Politische Überzeugungsarbeit bei potenziellen LPs

Ist das Management dann einmal aufgestellt, dürfte das Finden geeigneter Limited Partners (LPs), also Kapitalgeber für den Dachfonds, zur nächsten Herausforderung werden. Wirklich attraktiv sei die Beteiligung für die institutionellen Investoren, wie Banken und Versicherungen, die man ansprechen will, nämlich nicht, sagt ein anderer Branchenkenner – ebenfalls off the record. Auch wenn – wie angekündigt – begleitende Gesetze die Situation für die in Sachen Risiko sehr restriktiv geregelten Institutionellen verbessern, gebe es nicht automatisch gute Gründe, die für dieses Investment sprechen.

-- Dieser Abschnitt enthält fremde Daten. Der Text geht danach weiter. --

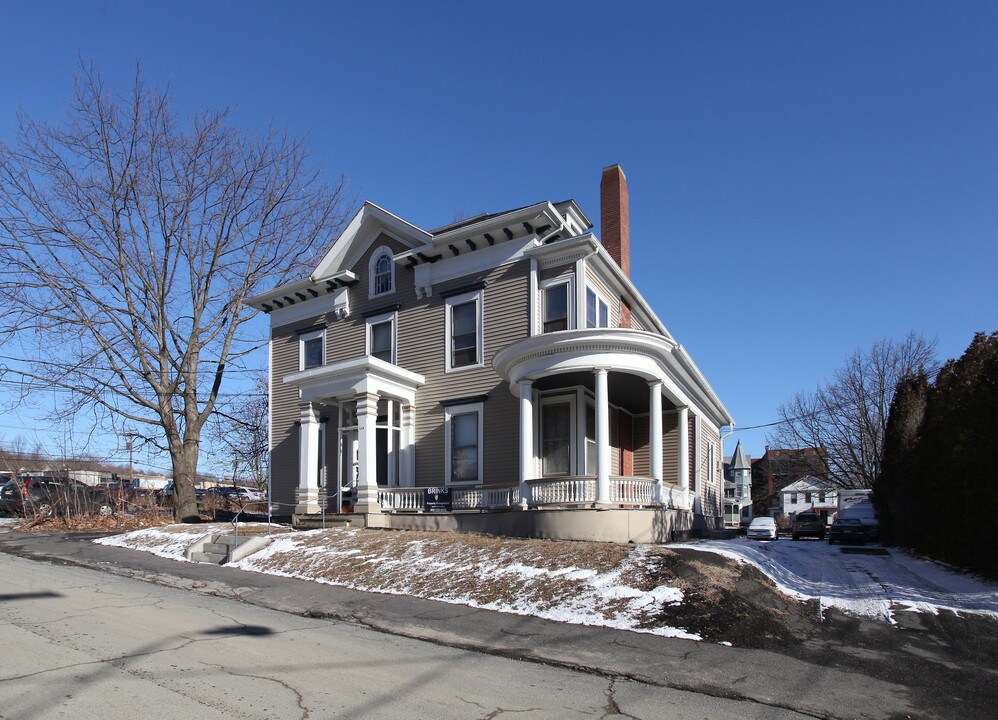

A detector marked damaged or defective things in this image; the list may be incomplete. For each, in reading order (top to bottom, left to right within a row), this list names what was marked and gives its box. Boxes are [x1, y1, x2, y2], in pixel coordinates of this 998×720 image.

cracked asphalt road [0, 556, 812, 716]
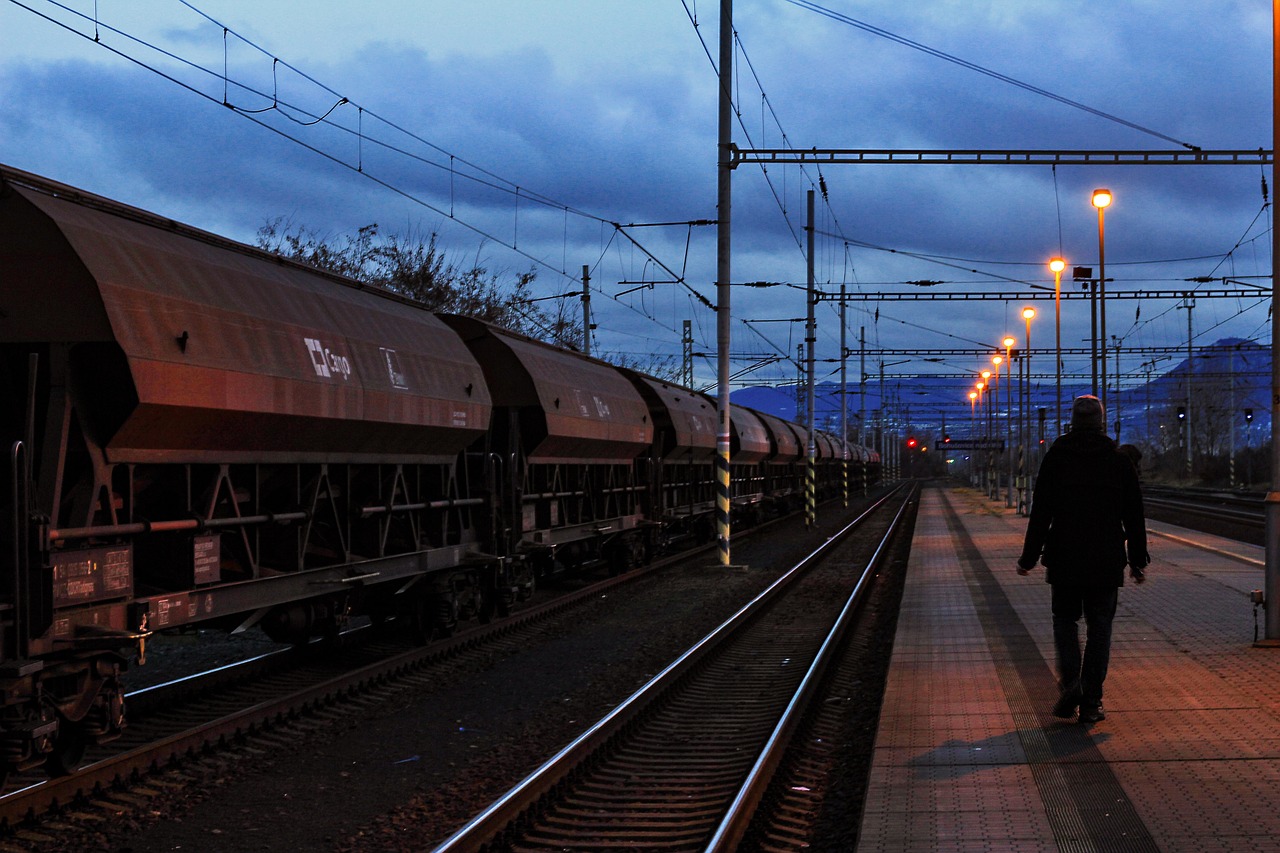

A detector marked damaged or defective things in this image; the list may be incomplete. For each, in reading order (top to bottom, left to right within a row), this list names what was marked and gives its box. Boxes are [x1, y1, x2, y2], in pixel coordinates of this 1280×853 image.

rusty train car [0, 162, 880, 778]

Die Folge: Es bedürfe auch von politischer Seite Überzeugungsarbeit bei den LPs. Dass man bereits jetzt, bevor das Management überhaupt ausgeschrieben ist, hinter verschlossenen Türen versucht, die großen relevanten heimischen Player zu einem Committment zu bewegen, liegt auf der Hand – schließlich soll das Projekt zum politischen Erfolg werden. Dass darunter die angestrebte Unabhängigkeit abermals leidet, ebenfalls.